“Remember to walk a mile in his moccasins…
Judge Softly by Mary T. Lathrap, 1895
We will be known forever by the tracks we leave
In other people’s lives.”
On April 5, 1968, third-grade teacher Jane Elliott launched a controversy that still simmers today. More on that in a minute.
The subject of chapter two in How Humans Learn is sociality, a term whose definition I’ll get to in a subsequent post. For now, it’s enough to know that the classroom is steeped in the social environment surrounding it.
Class activities occur within the context of myriad human relationships: teacher-student, student-student, parent-student, student-society, and so on.

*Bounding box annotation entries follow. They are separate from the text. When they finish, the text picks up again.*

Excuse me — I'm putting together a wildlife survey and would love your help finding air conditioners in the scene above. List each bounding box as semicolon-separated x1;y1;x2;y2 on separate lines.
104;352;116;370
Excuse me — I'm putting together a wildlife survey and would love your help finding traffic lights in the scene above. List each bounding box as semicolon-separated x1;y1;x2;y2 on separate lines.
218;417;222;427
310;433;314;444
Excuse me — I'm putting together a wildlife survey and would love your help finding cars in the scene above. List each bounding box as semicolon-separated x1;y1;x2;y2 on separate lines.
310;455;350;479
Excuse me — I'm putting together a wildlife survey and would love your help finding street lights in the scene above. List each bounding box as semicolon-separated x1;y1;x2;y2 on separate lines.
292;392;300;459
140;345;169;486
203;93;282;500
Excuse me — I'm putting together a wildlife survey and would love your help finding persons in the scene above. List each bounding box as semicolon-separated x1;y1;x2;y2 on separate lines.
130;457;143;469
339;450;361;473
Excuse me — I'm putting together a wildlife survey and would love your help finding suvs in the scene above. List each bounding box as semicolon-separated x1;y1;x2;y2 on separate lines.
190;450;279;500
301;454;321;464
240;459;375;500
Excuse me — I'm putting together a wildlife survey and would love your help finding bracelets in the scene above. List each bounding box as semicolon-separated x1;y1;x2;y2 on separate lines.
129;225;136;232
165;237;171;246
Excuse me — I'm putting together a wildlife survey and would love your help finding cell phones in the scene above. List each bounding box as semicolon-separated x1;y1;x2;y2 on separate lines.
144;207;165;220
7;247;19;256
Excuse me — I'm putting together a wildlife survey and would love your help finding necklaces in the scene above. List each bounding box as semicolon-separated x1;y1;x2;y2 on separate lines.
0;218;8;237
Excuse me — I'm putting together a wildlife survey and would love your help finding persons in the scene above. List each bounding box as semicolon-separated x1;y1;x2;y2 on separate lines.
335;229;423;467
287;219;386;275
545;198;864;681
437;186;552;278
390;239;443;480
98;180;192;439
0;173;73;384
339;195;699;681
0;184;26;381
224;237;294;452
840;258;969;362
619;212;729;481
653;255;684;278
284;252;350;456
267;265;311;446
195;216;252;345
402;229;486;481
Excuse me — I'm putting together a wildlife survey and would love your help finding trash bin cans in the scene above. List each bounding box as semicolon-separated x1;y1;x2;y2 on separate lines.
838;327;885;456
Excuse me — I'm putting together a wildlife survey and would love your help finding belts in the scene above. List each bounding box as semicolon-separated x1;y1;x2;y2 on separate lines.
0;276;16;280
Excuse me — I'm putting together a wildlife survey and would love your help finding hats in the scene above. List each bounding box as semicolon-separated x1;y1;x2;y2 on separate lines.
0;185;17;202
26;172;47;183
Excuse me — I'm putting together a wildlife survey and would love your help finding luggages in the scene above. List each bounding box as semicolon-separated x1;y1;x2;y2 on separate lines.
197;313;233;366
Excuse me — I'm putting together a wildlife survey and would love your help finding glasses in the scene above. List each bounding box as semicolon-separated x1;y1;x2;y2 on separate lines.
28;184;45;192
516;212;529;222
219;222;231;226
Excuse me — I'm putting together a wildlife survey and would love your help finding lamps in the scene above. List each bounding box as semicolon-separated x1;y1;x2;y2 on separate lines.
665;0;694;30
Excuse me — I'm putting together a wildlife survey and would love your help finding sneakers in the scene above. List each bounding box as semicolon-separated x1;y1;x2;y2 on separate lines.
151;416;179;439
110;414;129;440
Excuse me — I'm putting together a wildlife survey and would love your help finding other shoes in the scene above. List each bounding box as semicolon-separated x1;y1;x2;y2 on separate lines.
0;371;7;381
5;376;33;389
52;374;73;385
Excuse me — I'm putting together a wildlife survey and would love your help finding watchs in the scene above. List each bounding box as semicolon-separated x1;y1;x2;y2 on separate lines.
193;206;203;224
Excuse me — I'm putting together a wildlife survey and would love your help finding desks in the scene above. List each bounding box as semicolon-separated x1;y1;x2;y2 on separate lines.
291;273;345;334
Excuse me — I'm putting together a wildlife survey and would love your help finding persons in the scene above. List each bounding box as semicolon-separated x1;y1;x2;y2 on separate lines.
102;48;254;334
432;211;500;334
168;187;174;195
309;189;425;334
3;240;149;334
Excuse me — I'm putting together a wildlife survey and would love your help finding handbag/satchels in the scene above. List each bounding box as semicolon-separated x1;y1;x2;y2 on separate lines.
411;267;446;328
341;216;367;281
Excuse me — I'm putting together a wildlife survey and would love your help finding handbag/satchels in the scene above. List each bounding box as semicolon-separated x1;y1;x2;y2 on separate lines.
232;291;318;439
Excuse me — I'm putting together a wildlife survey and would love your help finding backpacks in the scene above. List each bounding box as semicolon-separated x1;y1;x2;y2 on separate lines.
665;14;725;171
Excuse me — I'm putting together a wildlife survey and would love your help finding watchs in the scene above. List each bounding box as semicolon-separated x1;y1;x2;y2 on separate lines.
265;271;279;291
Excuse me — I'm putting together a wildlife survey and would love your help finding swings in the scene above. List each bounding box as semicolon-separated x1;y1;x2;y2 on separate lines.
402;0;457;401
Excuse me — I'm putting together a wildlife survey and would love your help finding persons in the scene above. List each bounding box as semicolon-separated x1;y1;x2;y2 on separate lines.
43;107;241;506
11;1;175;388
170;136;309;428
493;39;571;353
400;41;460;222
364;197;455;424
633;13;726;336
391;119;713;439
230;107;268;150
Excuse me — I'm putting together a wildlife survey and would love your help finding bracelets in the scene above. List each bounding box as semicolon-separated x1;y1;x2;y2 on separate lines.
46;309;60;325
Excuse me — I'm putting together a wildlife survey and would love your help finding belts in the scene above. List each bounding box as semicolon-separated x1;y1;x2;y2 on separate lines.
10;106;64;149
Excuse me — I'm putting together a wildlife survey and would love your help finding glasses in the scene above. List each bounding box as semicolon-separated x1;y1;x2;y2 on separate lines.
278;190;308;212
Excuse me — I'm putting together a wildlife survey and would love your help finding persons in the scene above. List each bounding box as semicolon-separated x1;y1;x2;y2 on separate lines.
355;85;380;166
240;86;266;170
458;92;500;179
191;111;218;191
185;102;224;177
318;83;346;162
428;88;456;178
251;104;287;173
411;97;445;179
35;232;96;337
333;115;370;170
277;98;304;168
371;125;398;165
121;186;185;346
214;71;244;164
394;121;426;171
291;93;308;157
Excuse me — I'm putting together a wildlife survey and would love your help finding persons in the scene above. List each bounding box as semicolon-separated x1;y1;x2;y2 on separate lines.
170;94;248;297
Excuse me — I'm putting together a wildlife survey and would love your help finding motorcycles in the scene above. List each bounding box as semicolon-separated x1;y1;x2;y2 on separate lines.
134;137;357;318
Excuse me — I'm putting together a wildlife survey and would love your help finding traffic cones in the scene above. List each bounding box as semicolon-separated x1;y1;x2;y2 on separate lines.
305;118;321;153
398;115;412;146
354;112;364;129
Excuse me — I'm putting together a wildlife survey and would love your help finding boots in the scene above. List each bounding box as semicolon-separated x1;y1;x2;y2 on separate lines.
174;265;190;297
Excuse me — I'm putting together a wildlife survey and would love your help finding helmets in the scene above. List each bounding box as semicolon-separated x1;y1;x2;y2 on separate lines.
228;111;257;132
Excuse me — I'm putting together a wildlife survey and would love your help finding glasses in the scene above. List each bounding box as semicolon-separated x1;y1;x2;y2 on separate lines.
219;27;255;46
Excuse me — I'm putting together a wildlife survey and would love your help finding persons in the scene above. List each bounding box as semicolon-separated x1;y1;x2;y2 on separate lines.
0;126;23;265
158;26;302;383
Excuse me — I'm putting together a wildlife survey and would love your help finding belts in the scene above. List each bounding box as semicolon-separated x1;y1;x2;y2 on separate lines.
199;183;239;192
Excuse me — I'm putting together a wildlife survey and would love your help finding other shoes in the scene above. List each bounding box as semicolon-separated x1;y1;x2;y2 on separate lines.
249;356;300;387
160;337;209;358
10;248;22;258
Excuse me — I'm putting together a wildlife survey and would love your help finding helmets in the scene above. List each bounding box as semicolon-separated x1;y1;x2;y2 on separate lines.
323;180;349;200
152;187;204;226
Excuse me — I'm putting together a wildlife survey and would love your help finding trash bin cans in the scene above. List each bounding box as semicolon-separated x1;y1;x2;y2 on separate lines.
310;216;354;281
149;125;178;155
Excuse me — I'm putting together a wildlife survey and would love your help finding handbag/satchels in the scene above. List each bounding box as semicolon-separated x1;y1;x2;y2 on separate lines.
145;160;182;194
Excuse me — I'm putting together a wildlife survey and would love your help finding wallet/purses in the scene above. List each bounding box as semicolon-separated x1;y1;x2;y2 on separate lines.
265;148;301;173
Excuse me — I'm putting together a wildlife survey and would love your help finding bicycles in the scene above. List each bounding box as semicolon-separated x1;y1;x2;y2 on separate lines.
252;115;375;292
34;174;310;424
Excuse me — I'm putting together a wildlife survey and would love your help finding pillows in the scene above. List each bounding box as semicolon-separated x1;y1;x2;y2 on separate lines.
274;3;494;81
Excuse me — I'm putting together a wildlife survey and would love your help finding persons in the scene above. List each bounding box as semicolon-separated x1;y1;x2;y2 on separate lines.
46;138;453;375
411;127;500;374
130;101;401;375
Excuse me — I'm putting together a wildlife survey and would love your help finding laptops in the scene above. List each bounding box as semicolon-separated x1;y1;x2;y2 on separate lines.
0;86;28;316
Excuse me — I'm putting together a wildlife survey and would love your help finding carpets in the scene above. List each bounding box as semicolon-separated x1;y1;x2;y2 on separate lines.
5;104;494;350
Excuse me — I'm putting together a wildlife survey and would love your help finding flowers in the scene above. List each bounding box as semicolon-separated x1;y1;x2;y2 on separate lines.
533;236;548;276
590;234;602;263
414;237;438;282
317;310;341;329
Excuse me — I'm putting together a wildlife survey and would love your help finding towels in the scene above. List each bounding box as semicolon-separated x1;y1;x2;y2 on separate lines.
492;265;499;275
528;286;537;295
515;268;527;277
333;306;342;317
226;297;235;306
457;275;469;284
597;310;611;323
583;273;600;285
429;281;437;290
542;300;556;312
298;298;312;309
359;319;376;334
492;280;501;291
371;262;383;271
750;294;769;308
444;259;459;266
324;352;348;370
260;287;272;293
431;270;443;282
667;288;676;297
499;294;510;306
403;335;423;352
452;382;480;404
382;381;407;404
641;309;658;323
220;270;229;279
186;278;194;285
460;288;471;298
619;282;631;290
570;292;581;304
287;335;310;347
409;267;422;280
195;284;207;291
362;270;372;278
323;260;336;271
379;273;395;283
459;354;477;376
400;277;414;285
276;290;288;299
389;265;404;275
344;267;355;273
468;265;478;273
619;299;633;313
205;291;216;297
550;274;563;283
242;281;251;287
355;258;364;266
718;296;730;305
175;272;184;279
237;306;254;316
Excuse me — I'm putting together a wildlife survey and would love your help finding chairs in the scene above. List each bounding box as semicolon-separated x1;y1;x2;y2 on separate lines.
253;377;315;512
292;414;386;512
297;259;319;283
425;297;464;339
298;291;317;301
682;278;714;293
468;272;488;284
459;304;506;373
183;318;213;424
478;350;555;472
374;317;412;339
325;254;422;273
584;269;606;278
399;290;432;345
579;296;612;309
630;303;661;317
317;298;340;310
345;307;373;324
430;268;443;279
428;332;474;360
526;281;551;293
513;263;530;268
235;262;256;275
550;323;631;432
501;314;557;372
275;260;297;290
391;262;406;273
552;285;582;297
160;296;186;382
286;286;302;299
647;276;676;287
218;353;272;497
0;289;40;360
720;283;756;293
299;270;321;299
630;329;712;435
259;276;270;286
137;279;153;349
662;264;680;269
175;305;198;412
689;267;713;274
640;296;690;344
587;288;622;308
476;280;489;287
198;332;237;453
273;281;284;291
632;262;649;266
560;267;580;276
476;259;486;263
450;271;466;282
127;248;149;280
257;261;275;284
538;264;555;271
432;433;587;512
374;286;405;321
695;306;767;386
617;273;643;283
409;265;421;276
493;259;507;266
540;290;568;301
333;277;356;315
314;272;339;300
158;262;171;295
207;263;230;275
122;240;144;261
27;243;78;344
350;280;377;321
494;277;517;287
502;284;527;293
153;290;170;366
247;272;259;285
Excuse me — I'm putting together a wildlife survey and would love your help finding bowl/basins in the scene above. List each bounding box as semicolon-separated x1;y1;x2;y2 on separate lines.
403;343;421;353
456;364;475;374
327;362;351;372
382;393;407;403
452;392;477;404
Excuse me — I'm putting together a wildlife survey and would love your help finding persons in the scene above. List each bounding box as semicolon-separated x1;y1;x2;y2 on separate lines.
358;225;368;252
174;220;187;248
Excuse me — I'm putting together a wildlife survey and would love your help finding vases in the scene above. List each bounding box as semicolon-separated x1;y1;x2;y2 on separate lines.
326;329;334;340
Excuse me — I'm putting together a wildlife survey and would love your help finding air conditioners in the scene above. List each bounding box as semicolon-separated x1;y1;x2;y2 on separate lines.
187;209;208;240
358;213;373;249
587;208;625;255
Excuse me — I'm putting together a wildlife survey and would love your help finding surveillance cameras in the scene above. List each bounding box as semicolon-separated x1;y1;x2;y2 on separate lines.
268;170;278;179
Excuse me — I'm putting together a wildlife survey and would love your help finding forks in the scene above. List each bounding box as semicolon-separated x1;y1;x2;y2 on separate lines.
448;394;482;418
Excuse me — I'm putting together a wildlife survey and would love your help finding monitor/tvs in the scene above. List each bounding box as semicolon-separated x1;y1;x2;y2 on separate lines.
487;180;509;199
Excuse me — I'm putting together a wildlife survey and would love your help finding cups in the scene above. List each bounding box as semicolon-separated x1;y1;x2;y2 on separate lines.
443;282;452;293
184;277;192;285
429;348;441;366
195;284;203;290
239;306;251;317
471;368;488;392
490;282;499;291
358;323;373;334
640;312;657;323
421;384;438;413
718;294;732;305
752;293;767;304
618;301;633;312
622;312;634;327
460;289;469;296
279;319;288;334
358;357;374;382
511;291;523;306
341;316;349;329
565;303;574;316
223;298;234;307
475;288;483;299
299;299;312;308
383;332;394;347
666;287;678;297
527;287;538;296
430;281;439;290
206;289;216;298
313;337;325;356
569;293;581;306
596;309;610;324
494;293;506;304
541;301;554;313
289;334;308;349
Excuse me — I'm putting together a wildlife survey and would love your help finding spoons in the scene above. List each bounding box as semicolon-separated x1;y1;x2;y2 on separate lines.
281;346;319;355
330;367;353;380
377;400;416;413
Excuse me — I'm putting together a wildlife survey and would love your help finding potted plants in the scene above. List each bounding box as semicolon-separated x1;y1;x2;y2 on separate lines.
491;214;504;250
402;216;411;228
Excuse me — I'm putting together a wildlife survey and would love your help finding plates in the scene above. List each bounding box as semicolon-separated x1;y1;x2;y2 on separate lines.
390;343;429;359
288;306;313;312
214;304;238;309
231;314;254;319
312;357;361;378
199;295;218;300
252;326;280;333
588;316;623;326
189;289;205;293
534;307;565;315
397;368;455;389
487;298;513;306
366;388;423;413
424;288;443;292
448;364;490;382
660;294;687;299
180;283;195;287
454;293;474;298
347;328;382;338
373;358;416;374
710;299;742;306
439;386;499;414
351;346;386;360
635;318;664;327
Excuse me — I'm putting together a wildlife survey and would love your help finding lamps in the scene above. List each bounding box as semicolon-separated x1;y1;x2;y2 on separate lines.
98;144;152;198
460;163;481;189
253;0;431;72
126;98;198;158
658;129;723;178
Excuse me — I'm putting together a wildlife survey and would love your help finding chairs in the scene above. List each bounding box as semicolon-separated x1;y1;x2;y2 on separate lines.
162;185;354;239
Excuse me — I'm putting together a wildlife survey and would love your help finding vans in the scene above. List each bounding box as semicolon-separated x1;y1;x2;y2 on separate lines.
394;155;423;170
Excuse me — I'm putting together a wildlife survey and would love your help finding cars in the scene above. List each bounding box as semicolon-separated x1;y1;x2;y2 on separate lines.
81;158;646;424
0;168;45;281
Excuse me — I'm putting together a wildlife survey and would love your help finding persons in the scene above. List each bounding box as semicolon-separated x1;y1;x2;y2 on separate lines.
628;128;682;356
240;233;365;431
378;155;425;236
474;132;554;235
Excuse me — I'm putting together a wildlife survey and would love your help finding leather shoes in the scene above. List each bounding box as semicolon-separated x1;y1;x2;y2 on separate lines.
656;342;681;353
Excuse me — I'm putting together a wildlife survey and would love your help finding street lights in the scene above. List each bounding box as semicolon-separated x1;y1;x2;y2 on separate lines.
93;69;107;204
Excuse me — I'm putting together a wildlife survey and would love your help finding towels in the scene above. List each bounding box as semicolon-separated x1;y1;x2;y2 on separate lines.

Never was that fact driven home more forcefully than on that April day in 1968. History buffs will recall that Martin Luther King Jr had been assassinated the day before. Riceville, Iowa teacher Jane Elliott changed plans to help her third-graders understand how racial discrimination permeates the lives of those who suffer from it. She sought to show them the social context surrounding King’s activism and his murder.
Elliott divided her all-white class by eye color and explained how she would begin treating the blue-eyed students worse than the brown-eyes students. The next day, she reversed the exercise to give every student a chance to experience prejudice. Needless to say, the activity became highly controversial and has remained so ever since.
An article in Smithsonian magazine notes “When the exercise ended, some of the kids hugged, some cried. Elliott reminded them that the reason for the lesson was the King assassination, and she asked them to write down what they had learned.” One third-grader wrote:
“I felt like quitting school. . . . I felt mad. That’s what it feels like when you’re discriminated against.”
In the ensuing five decades, Elliott has been both lauded as a racial justice hero and condemned as a sadistic child experimenter. Undoubtedly, her exercise would have a hard time clearing any institutional review board today. Nevertheless, it serves as evidence that learning is never isolated from the personal and social relations among students and the larger society.